Они распрощались, и цари пошли в порт. Спиноза сказал, что на обратную дорогу он выдал бесплатно паруса и продовольствие. И дарит ещё два корабля, гружённых серебром – всего полтораста тонн. А за это, мол, пусть Бонифаций бросит в бухту мелочь – такой тут обычай.
– Зачем это? – насторожился Рюрикович.
– Чтобы не раз ещё к нам возвращаться, – обняла Петулю Геракл. – А то мы со Спинозой очень скучаем.
– Да у меня мелочи нет, – для вида порылся в карманах древлянский царь.
– Можно и крупные, – разрешил Витька. – В общем, что-то надо бросить.
Петуля подумал-подумал и толкнул локтем в бок Вещего Олега:
– Слышь, тебе щит очень нужен?
– Да не так чтобы, – ответил тот. – У меня этих щитов завались. И с собой запасной есть.

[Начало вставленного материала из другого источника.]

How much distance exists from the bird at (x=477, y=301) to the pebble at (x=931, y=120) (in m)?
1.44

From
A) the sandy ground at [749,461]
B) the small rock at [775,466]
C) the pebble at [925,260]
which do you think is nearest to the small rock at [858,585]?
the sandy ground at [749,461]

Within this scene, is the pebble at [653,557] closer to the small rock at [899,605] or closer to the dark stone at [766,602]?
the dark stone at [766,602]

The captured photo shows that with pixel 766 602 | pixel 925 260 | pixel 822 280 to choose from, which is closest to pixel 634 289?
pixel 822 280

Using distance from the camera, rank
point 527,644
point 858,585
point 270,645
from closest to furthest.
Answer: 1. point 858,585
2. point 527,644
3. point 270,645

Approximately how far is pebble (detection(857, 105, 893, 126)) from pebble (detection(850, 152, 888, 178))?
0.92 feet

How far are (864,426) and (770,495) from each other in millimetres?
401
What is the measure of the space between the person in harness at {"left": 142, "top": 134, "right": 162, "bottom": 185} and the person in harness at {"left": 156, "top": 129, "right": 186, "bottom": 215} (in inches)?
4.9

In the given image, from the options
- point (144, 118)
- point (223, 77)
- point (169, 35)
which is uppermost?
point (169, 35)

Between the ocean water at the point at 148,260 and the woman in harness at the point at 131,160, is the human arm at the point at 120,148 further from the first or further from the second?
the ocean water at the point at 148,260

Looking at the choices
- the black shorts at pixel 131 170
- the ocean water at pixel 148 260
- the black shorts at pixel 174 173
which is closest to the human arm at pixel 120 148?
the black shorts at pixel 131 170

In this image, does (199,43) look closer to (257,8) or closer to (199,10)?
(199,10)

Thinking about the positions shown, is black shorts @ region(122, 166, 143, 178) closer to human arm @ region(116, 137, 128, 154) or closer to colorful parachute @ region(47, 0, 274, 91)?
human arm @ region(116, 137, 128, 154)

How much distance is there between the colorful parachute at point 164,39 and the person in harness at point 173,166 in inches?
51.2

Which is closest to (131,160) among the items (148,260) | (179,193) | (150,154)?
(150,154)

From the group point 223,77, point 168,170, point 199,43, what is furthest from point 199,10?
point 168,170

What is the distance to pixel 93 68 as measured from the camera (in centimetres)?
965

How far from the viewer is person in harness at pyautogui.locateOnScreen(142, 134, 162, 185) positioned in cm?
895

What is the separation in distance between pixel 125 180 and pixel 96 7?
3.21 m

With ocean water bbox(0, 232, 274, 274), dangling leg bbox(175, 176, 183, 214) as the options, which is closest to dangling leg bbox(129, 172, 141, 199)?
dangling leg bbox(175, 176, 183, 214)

– Тогда давай сюда, – Бонифаций забрал у Олега щит, взял молоток и гвоздик, влез на лестницу и прямо над главными воротами Царьграда, который, оказывается, Стамбул, приколотил щит. Для красоты.
Потом слез и полюбовался на свою работу.
– Класс! – восхитилась Геракл. – Это тебе не монетки на дно бросать! Вить, давай объявим новый обычай… – она тоже взяла молоток и начала приколачивать к городской стене какую-то картину.
– Стук, стук, стук, – стучала Катя. – Рюрикович, проснись!
Бонифаций открыл глаза. Он по-прежнему был в Коростене. В дверь колотили:
– Вставай! Князь велел всем немедленно собраться! Выступаем!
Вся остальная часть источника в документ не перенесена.